To do :: Write the next part of the forum thread about the word "diffident," picking up after its last post.

Document segment ::
========================================================================
# Word of the Day - Diffident



## debodun (Dec 15, 2020)

Diffident (adjective) - modest or shy because of a lack of self-confidence.

Some people might be diffident about trying hang gliding for the first time.


----------



## Aunt Marg (Dec 15, 2020)

Young teens often go through a stage of diffident, until they find their real selves.


----------



## Sliverfox (Dec 15, 2020)

I worry about my grand daughters being diffident when graduating from college,, going into the job market.


----------



## Pappy (Dec 15, 2020)




----------



## Ruthanne (Dec 15, 2020)

As a young child I was very diffident and would even turn red and feel myself blushing when I would talk in class.


----------



## Aunt Marg (Dec 15, 2020)

Ruthanne said:


> As a young child I was very diffident and would even turn red and feel myself blushing when I would talk in class.


Me, too! Hated having to talk in front of the class!
========================================================================
Provided data ::
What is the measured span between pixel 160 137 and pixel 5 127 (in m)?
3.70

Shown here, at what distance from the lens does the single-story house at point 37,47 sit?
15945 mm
========================================================================
Exercise output ::
----------



## Sliverfox (Dec 15, 2020)

I too hated to speak in front  of the  class.
Much  later in life I  became a tour guide  for local tourist attraction.


----------



## Phoenix (Dec 15, 2020)

I used to be diffident.  It was boring.  I tackled it and overcame it.


----------



## Pappy (Dec 16, 2020)

Aunt Marg said:


> Me, too! Hated having to talk in front of the class!


Oh how I hated that. I would do anything to get out of doing the class thing.


----------



## Aunt Marg (Dec 16, 2020)

Pappy said:


> Oh how I hated that. I would do anything to get out of doing the class thing.


Paps. I struggled with addressing the class and holding the floor the entire time I attended school.

I used to look to a happy-medium as far as seating in each class went, often dovetailing in somewhere in the middle of the classroom, Front and centre was no good, because one was under the scrutiny and watchful-eye of the teachers all the time, and too far back in the class meant being called upon to read this, or read that in front of the class.

It's good to know I wasn't the only kid in school that suffered with anxiety when it came to standing up in front of a class and talking.

Same thing for Christmas plays. I recall one year having to play a part in a Christmas play, and while it was exciting, my tummy had butterflies and I tried everything in my powers to get out of it.


----------



## Phoenix (Dec 16, 2020)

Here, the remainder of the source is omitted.